I am starting to feel ever-so-slightly overwhelmed by this process that lies in front of me. We have been packing our house up (again! It feels like we were JUST doing this in South Africa, but that was actually over 3 years ago!). Clint leaves Saturday for meetings in Ecuador. He gets back home next Saturday, Sept 15 and then leaves on another international trip the following week and will be gone for 2 weeks for that trip. When he gets back, our students graduate on October 14 and then we leave less than 10 days after that. For good. Holy moly, that’s not much time!
Since I got back from the USA a couple of weeks ago, I have been walking almost every morning with Meisie. There is a two-fold purpose in this: We all need the exercise and Meisie really needs to be leash-trained before we travel. But I have also been trying to watch what I’m eating, in the hopes that I could lose some weight. I only share this to say that I have felt hungry for the last 2 weeks. In fact, I am hungry right now.
Oh my gosh, we are moving to the USA. All of us are so excited about this fact! Clint is a little bit nervous, to be honest. He is already feeling the pressure of finding a job and providing for his family. I just know that God is going to open doors for him. The girls are so excited about school in the USA! To be honest, I am also looking forward to not feeling completely confused – and frustrated – about how things are run at their school! We are still not sure where they are going to go to school, but we’re pretty sure it’s down to two options: Eastern Schools in Greentown or Tri-Central in Sharpsville.

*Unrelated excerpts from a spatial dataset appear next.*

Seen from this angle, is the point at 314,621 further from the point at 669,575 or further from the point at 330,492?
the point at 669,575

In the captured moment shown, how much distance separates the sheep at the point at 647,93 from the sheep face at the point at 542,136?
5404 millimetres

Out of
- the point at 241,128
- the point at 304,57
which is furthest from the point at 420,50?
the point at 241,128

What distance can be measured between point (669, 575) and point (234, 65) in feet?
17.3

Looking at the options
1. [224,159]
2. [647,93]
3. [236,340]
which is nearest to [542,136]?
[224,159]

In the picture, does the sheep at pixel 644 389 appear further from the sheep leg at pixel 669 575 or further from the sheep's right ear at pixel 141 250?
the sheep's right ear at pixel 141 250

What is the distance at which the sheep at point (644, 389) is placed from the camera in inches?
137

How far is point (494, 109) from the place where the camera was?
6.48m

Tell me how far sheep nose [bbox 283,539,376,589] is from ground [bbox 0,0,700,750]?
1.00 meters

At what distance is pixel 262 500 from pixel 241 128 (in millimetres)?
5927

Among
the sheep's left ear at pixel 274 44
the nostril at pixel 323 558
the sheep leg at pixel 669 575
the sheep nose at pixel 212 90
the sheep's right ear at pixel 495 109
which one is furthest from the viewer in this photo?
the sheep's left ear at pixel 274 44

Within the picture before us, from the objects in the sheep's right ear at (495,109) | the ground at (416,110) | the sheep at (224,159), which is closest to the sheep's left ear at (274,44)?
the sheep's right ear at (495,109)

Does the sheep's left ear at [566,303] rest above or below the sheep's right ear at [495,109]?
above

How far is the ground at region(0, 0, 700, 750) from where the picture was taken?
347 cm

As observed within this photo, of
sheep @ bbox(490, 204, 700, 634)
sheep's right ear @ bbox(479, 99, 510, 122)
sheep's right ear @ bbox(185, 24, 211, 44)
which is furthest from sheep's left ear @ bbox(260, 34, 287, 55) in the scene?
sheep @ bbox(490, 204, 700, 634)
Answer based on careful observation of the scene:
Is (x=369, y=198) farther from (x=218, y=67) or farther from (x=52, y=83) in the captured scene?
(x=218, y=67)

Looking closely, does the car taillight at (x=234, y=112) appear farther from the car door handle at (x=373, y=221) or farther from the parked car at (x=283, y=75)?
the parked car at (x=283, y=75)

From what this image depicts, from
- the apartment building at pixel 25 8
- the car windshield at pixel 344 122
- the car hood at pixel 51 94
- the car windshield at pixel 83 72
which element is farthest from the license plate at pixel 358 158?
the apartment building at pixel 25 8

As I write this entry, there is a couple here looking at our van to decide if they want to buy it or not. Our God van. The miracle car He provided for us. We have had a lot of trouble with this van, but even so, we really love it and have loved having it for the last few months. I hope whoever buys it will love it as much as we do.
As I wrote previously, one of the reasons that we are leaving missions is our continual struggle with our support. I know this is not an uncommon struggle for missionaries, but after 11 years, it starts to wear on you. Even right now, our support is low and we are struggling. In this time when we need to have the extra funds necessary to make an international move, we just don’t. Again, we continue in this life of faith, trusting that God is going to provide what we need for TODAY (food, money for bills, etc…) but also that He is going to provide what we need for TOMORROW (airfare, shipping, etc…). This financial frustration is an old one. To be very honest, I am over it. But I’m not over trusting God. That is what keeps my sanity somewhat in tact.
There is a stirring in my heart as I anticipate all of the exciting things that lie ahead for me, and for my family in the coming months and years. Old friendships to re-kindle; new friendships to grow; as-yet-unknown friendships to make; time with my parents and my sister and her family; holidays together with these loved ones; life celebrations; SO MANY THINGS.
So, with all these random thoughts occupying my mind today, the biggest one is this thought of the unopened gift that is our future.